Return only the lines of the data below from the line with "befestigen Sie das" up to and including the line with "FRONT SUSPENSION", exactly as written, with the pictures omitted.

++++++++++++++++++++

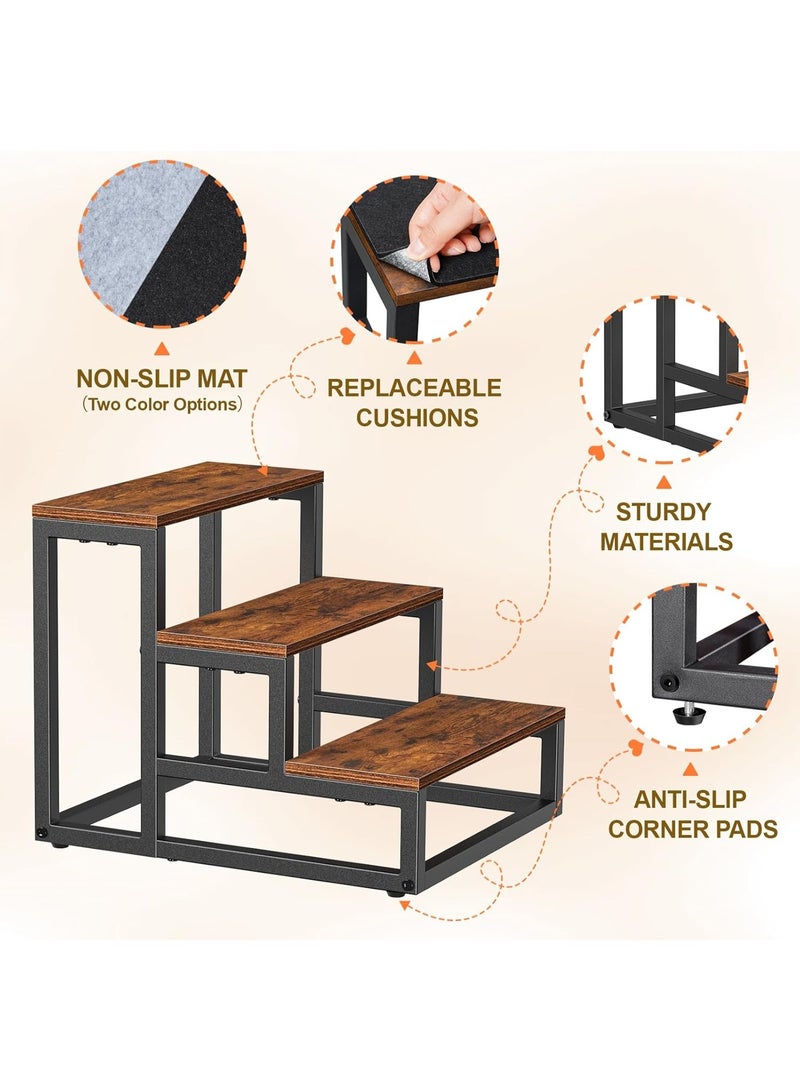 NON-SLIP MAT
(Two Color Options)

REPLACEABLE CUSHIONS

STURDY MATERIALS

ANTI-SLIP CORNER PADS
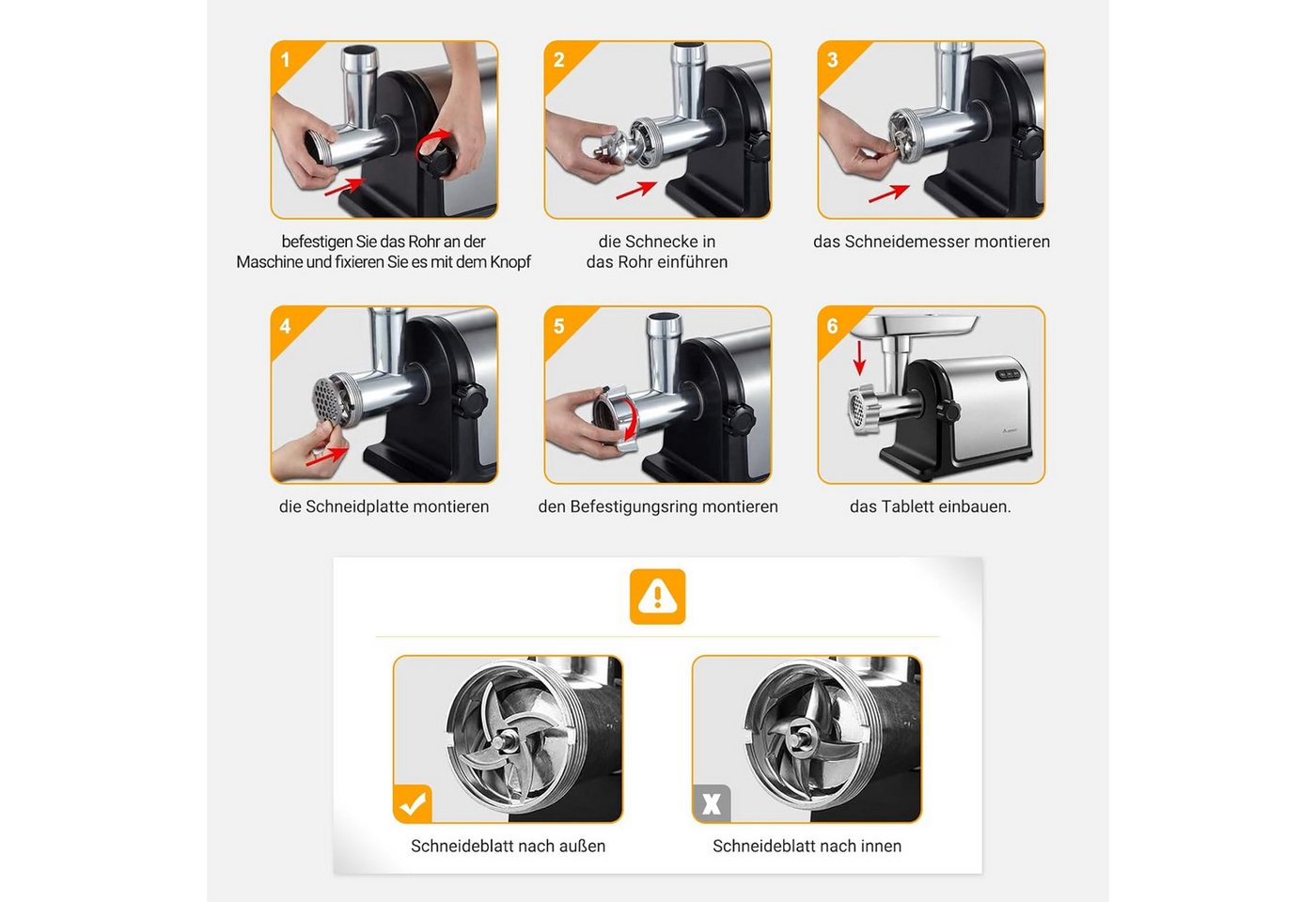 1
befestigen Sie das Rohr an der Maschine und fixieren Sie es mit dem Knopf

2
die Schnecke in das Rohr einführen

3
das Schneidemesser montieren

4
die Schneidplatte montieren

5
den Befestigungsring montieren

6
das Tablett einbauen.

Schneideblatt nach außen

X

Schneideblatt nach innen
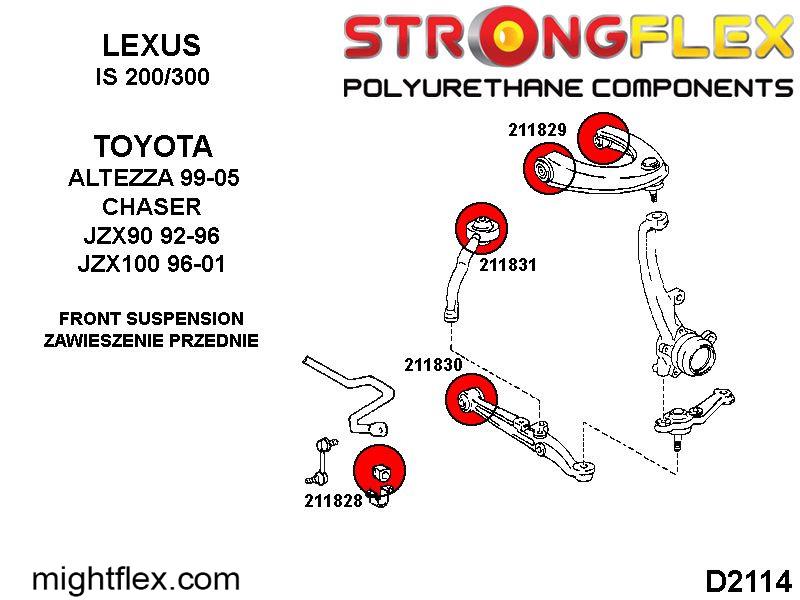 LEXUS
IS 200/300

TOYOTA
ALTEZZA 99-05
CHASER
JZX90 92-96
JZX100 96-01

FRONT SUSPENSION
ZAWIESZENIE PRZEDNIE

STRONGFLEX
POLYURETHANE COMPONENTS

211829

211831

211830

211828

mightflex.com

D2114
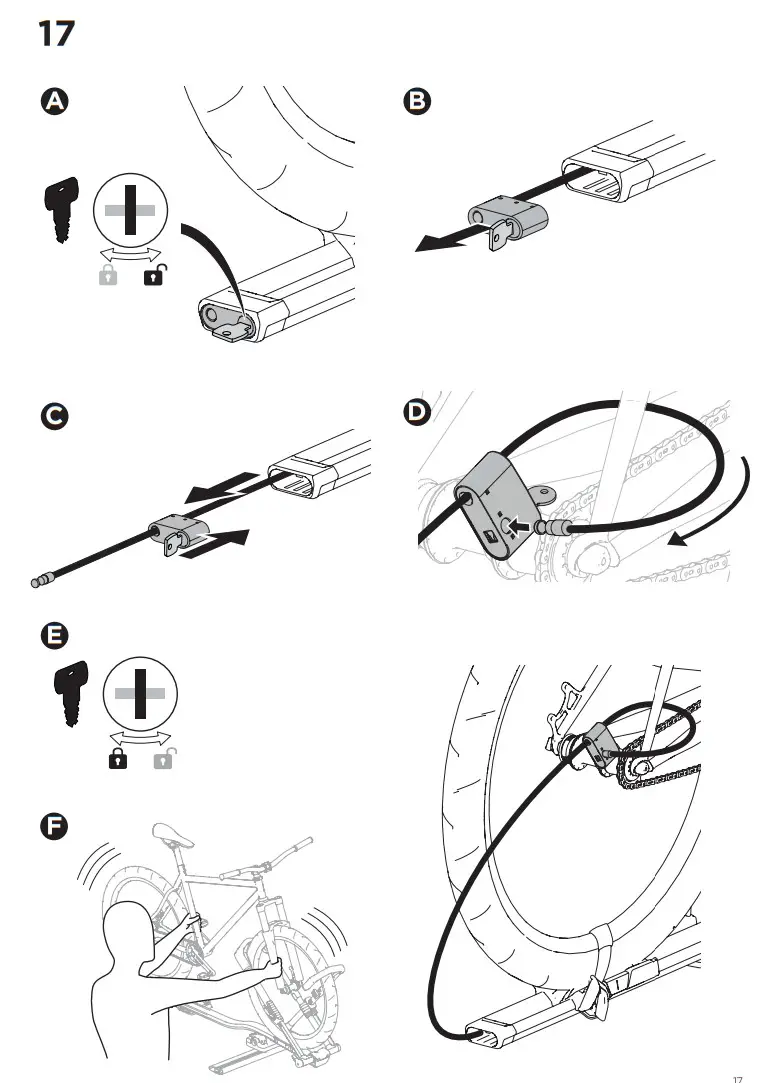 17

A

B

C

D

E

F

17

++++++++++++++++++++

## Expected answer
befestigen Sie das Rohr an der Maschine und fixieren Sie es mit dem Knopf

2
die Schnecke in das Rohr einführen

3
das Schneidemesser montieren

4
die Schneidplatte montieren

5
den Befestigungsring montieren

6
das Tablett einbauen.

Schneideblatt nach außen

X

Schneideblatt nach innen
 LEXUS
IS 200/300

TOYOTA
ALTEZZA 99-05
CHASER
JZX90 92-96
JZX100 96-01

FRONT SUSPENSION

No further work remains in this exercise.